Plus, part of me wonders why I should be allowed to have this life when so many other people don't. What makes me special? Damned low self-esteem. But then I circle back to "am I really asking for all that much?"

Does anyone know of a cure for ORE?

3 comments:

Erica said...

A mentor of mine from my congregation when I was growing up once told me that if I wanted something done right, I just had to do it myself. I repeated that philosophy to my now husband once, and he looked me straight in the eye and said "that's terrible advice."

My new philosophy is the best way to serve others is to first and foremost take care of yourself. This is working out much better for me :)

tamjenic said...

Well, you know you're unhappy dealing with things the way you do now.

You need to look at why you keep doing things that way. Are you afraid that you won't be liked or loved anymore?

You need to tell yourself that this is not rational, even though you feel it to your bones.

Every day, take one occasion where you would give in to appease someone and take the easy way out, and instead, push back. In a pleasant but firm way.

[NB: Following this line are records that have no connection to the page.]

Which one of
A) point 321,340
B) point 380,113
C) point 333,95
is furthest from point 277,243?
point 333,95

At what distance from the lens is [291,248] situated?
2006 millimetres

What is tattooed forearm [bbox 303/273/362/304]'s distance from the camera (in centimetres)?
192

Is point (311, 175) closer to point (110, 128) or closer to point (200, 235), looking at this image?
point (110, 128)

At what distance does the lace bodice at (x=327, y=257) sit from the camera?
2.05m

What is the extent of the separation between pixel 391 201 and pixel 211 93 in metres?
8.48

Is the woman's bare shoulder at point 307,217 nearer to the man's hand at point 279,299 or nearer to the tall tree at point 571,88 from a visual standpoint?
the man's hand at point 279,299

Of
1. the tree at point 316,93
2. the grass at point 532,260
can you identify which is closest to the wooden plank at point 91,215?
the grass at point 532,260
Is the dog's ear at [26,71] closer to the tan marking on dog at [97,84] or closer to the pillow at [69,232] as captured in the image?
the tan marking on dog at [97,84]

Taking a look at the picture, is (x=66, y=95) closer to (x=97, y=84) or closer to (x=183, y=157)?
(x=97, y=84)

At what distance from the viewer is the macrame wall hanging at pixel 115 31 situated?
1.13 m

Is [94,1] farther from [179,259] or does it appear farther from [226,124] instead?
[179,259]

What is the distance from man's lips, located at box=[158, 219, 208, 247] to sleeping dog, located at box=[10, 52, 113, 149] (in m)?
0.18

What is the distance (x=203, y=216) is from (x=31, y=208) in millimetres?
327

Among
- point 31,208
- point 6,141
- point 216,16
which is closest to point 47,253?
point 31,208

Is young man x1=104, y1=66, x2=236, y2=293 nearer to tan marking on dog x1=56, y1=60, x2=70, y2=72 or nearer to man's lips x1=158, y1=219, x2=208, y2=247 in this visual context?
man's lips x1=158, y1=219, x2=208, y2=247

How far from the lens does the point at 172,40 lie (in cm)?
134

And do not give in. The world will not end.

The more you do it, the easier and less uncomfortable it will be. Maybe keep a journal about it, write your feelings down so you can think about it.

They should have some kind of 12 step program. "Hi, I'm M, and I'm an enabler. It's been three months since I've been a doormat to someone." Or something like that. :)

I can't say that I ever totally got over the uneasiness I feel, but overall I feel much better about myself, and the sky has not fallen in.

C said...

I wait on tables for a living. Not that great of money nowadays, but it's helped me a ton with my ORE. For the first two months, I helped people out. I did all sorts of things for other people, bending over backwards to help with the littlest things.

And then one day I couldn't. I was busy, I was in pain from a slip, and I had my own demanding customers. You know what?

No one noticed. No one said "Hey, you didn't help me as much today, are you feeling okay? Is there anything that I can get for YOU?"

The world didn't fall apart. The day went on, and everybody did get what they needed. So I eventually stopped going out of my way to help people. I get what I can, and that's more than a lot of people do.

The world didn't fall apart because you didn't sing. They found another song, and the service went on. You picked what you could do, supervising the nursery, and took care of that. Because you could do that, another woman could do what she said would. And all those children had supervision.

All I'm saying is, do what you can. It's not necessary for you to obsess over things you can't change, because no one will know the difference.